Apart from its breathtaking scenery, Cibola National Forest has a rich history. It has vestiges of early Spanish villages strewn over its terrain and traces of Native American occupation going back thousands of years. The stunning scenery and rich cultural legacy of Cibola National Forest are likely to enthrall tourists, whether they are looking for adventure or tranquility.

10. Sierra National Forest 

The Sierra National Forest is a treasured destination for both outdoor enthusiasts and nature lovers, encompassing more than 1.3 million acres of magnificent wilderness. It is situated deep inside the Sierra Nevada Mountains in California. The high Sierra Nevada range that dominates its scenery inspired the name of this diversified forest, which was established in 1893.

There are many types of forest landscapes in the area: lush woods of pine, fir, and cedar; rough mountain summits; and deep river valleys. Here are some of the most famous natural sites in California, such as the imposing peaks of the Ansel Adams Wilderness, the crystal-clear waters of the Kings River, and the breathtaking Yosemite Valley.

Year-round outdoor activities are abundant in the Sierra National Forest. Its vast network of trails is open to visitors and is ideal for equestrian riding, hiking, backpacking, and mountain biking. In addition to offering great camping and picnic spots and chances for boating, fishing, and whitewater rafting, the forest’s many lakes and rivers also afford stunning views of the Sierra Nevada.
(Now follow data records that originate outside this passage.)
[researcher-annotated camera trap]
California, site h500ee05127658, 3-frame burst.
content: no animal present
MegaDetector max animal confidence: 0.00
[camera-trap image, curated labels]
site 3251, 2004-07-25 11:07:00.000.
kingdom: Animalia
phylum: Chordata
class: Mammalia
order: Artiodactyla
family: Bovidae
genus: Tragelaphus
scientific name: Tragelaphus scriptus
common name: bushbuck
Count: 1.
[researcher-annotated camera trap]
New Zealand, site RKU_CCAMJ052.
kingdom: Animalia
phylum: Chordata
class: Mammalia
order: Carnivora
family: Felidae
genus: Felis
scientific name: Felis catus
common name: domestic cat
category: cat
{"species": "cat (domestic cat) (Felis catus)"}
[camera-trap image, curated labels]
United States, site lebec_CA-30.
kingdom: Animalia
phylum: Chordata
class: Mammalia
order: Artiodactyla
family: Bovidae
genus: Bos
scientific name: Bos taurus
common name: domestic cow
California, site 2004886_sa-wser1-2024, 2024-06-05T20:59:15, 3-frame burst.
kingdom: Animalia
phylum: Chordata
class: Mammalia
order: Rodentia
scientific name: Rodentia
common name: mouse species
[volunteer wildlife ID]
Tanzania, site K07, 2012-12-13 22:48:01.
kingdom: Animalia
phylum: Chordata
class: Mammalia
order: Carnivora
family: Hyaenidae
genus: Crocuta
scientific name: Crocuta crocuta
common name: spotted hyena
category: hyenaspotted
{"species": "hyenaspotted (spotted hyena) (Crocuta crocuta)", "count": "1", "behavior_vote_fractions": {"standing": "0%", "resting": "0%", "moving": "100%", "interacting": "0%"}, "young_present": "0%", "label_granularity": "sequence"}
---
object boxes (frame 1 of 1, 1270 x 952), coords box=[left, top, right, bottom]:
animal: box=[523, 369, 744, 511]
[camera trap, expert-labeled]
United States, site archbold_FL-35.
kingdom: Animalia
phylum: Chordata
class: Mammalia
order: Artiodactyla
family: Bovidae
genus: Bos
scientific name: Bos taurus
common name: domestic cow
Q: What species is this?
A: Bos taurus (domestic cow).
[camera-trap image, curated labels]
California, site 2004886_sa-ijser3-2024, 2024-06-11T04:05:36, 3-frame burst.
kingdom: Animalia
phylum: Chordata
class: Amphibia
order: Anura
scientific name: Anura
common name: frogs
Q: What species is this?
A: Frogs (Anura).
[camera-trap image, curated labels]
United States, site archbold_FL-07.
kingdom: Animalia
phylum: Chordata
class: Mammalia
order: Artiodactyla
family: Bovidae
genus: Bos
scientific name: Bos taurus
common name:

The forest is a refuge for wildlife enthusiasts and photographers since it is home to a wide variety of plant and animal species, such as bald eagles, black bears, mule deer, and mountain lions. Visitors to the Sierra National Forest are bound to be enthralled by its enduring wilderness and natural beauty, regardless of their desire for adventure or quiet.

Also Read: Top 15 Things To Do In California

A Table Comparison of Forest in the United States

Forest NameAreaLocation
Tongass National Forest17 million-acreSoutheast Alaska
Gifford Pinchot National Forest1.3 million-acreWashington
Coconino National Forest1.8 million-acreArizona
Pisgah and Nantahala National Forests1.1 million-acreNorth Carolina
White Mountain National Forest800,000 acreNew Hampshire and Maine
Bridger-Teton National Forest3.4 million-acreWyoming
Superior National Forest3.9 million-acreMinnesota
White River National Forest 2.3 million-acreColorado
Cibola National Forest1.6 million-acreNew Mexico
Sierra National Forest1.3 million-acreCalifornia


The United States is home to an astounding variety of forests, each with its own distinct beauty and fascination, ranging from the old redwoods of California to the untamed mountains of Alaska. These top 10 woods provide countless possibilities to explore, discover, and re-establish a relationship with nature—whether your goal is adventure, solitude, or just a deeper connection with the natural world.


Which American Forests Are the Most Well-known?

The Olympic National Forest in Washington, the Great Smoky Mountains National Park in Tennessee and North Carolina, and the Redwood National and State Parks in California are a few of the most well-known woods in the country.

What Kinds of Wildlife Are There in the Forests of America?

Numerous animal species, such as black bears, deer, elk, wolves, eagles, owls, and several kinds of fish, may be found in American woods.

Which Outdoor Activities Are Offered in US Forests?

Numerous outdoor pursuits, including hiking, camping, fishing, birding, backpacking, skiing, snowboarding, and animal viewing, are available in the American woods.

Which Country Has the Most Forests in the World?

Russia has over 8 million km2 of forest, or about 50% of its total land area. This surpasses the combined land area of all other nations worldwide.

What Is the Largest Jungle in the World?

The largest and most well-known tropical rainforest in the world is the Amazon. The Amazon rainforest is over three times larger than the Congo Basin, which is the second biggest rainforest in the world, when it comes to primary forest extent.

Oleksandra Mamchii

Working as a academic lead at Best Diplomats.